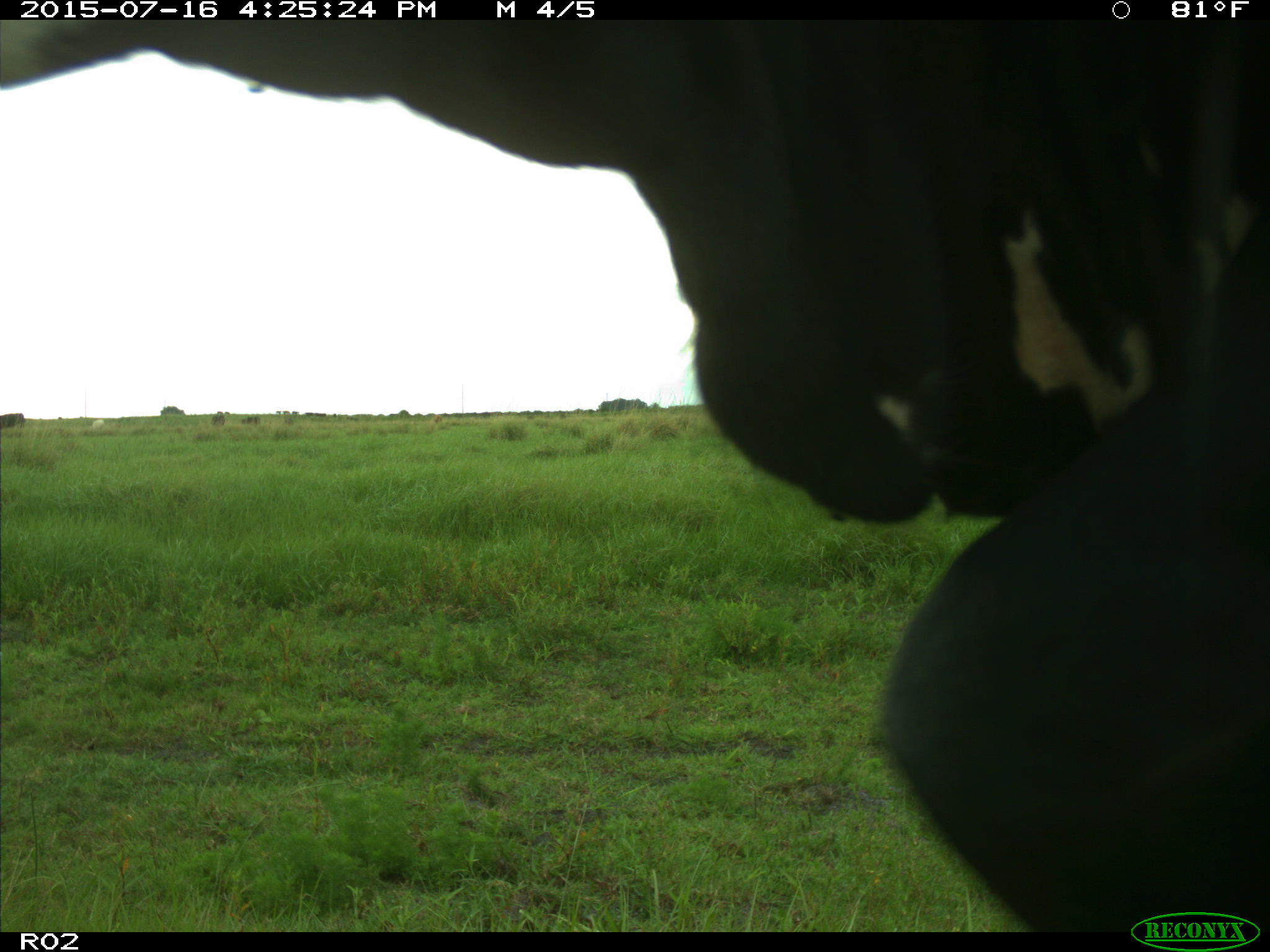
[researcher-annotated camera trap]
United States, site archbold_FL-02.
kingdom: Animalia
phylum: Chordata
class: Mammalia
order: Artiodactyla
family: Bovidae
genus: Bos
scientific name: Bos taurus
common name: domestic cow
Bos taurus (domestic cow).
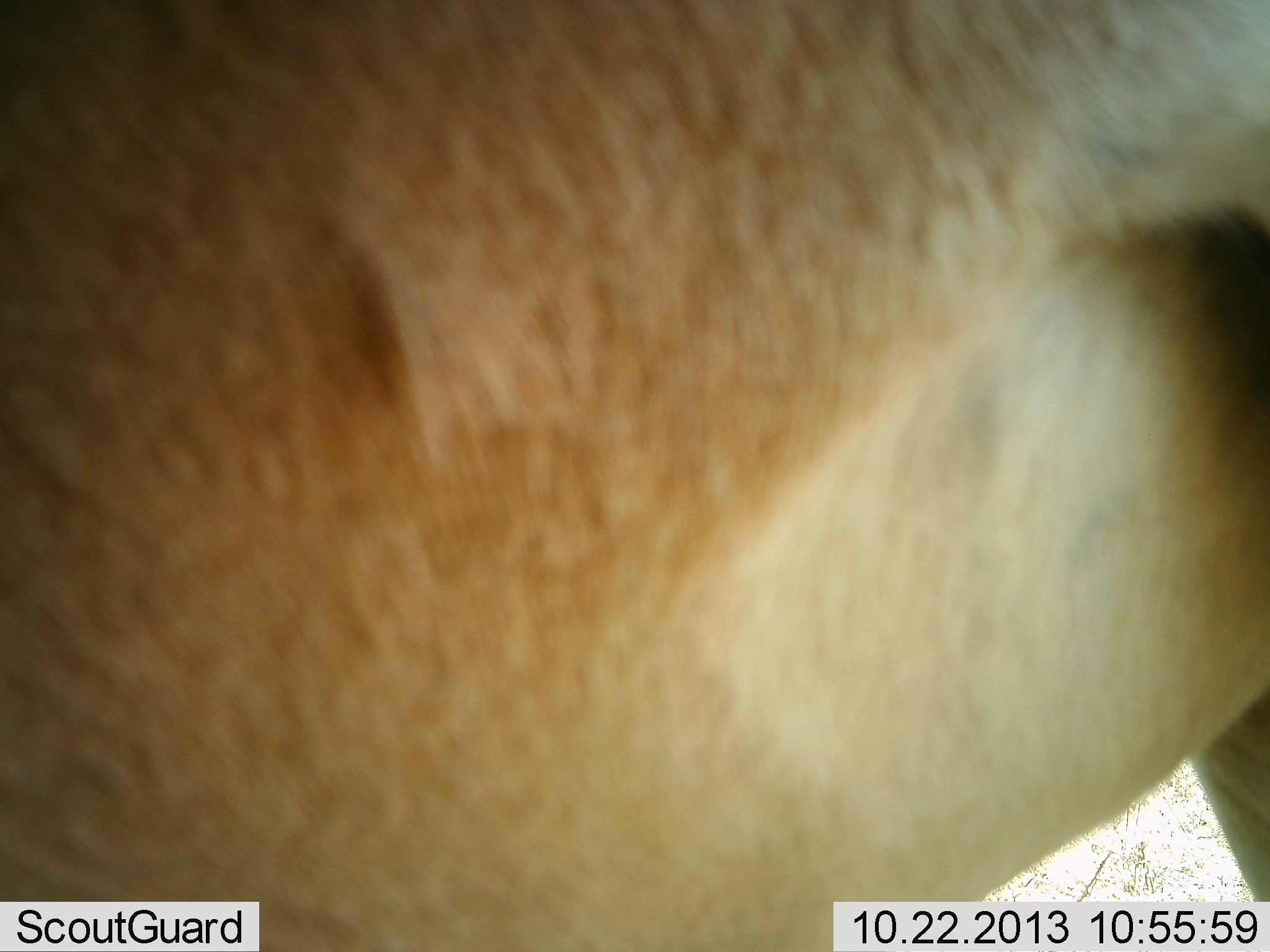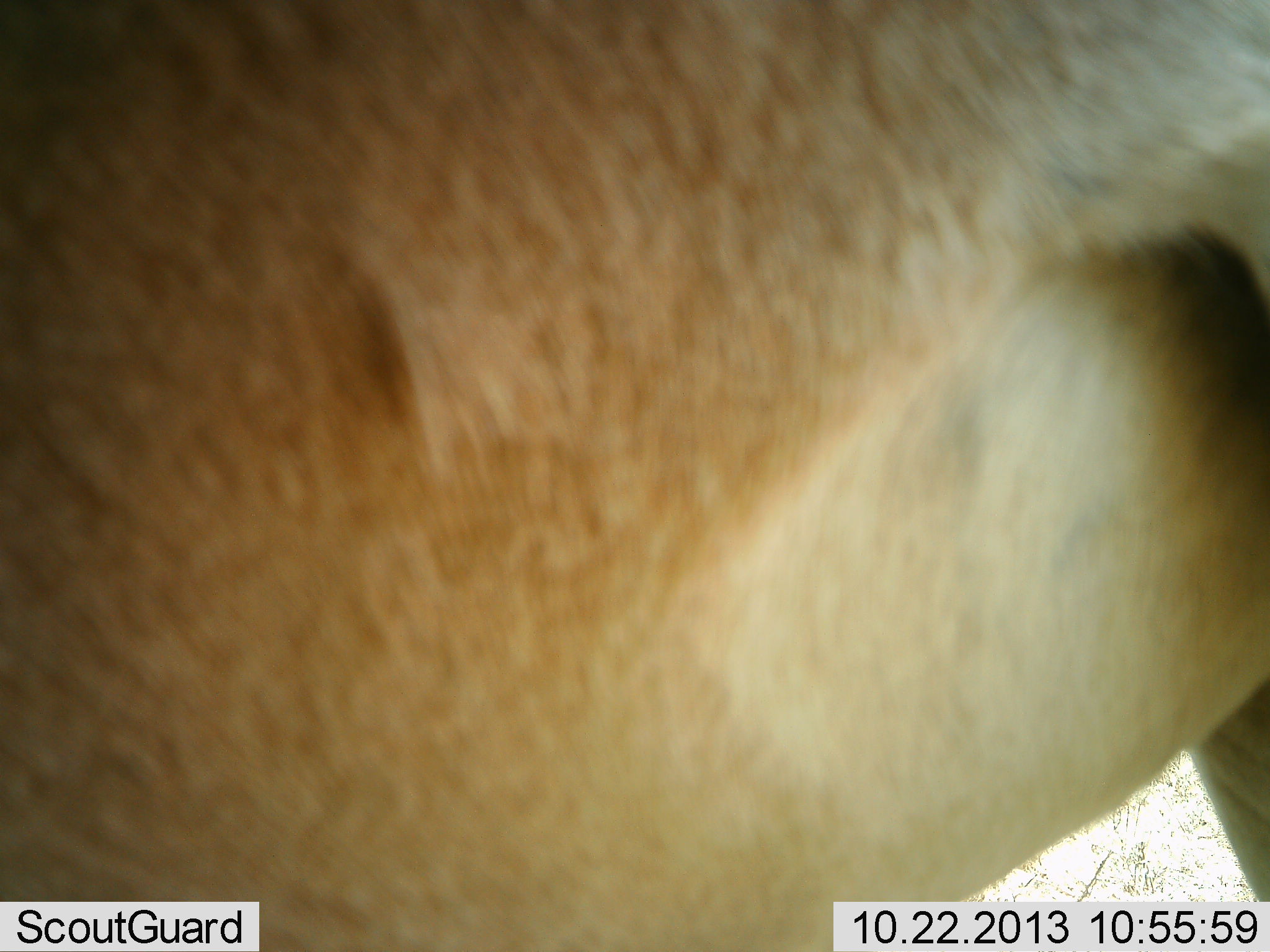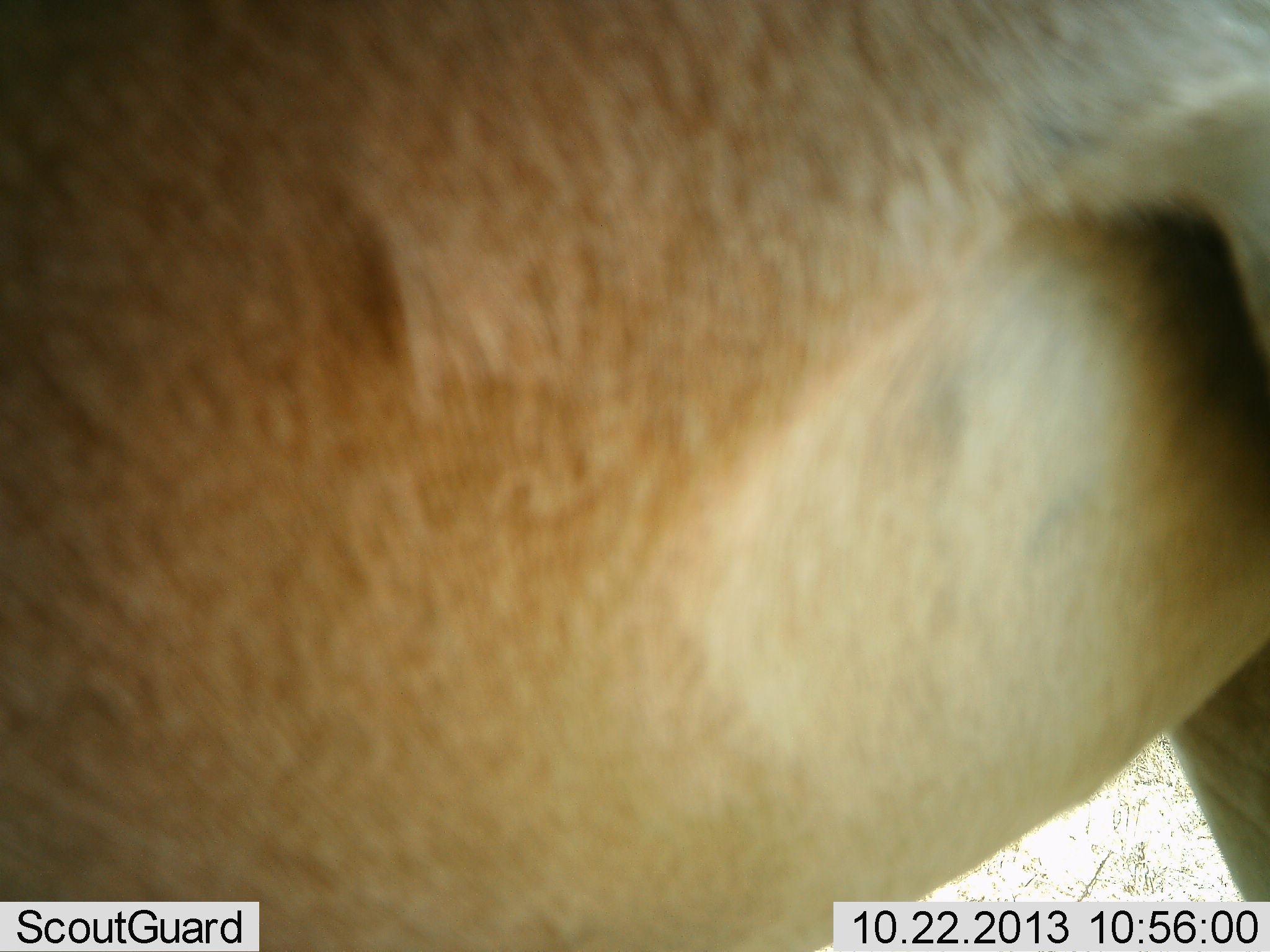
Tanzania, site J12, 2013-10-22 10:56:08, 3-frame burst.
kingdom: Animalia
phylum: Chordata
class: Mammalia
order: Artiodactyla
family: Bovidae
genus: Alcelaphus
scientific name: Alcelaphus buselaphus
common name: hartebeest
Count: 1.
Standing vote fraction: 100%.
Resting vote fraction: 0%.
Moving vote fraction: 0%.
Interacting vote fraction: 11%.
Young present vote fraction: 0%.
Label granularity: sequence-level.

_ABOUT THIS TASK_
Return every entry exactly, dropping the pictures.

_RESPONSE FOR THIS EXERCISE_
[researcher-annotated camera trap]
United States, site archbold_FL-02.
kingdom: Animalia
phylum: Chordata
class: Mammalia
order: Artiodactyla
family: Bovidae
genus: Bos
scientific name: Bos taurus
common name: domestic cow
Bos taurus (domestic cow).
Tanzania, site J12, 2013-10-22 10:56:08, 3-frame burst.
kingdom: Animalia
phylum: Chordata
class: Mammalia
order: Artiodactyla
family: Bovidae
genus: Alcelaphus
scientific name: Alcelaphus buselaphus
common name: hartebeest
Count: 1.
Standing vote fraction: 100%.
Resting vote fraction: 0%.
Moving vote fraction: 0%.
Interacting vote fraction: 11%.
Young present vote fraction: 0%.
Label granularity: sequence-level.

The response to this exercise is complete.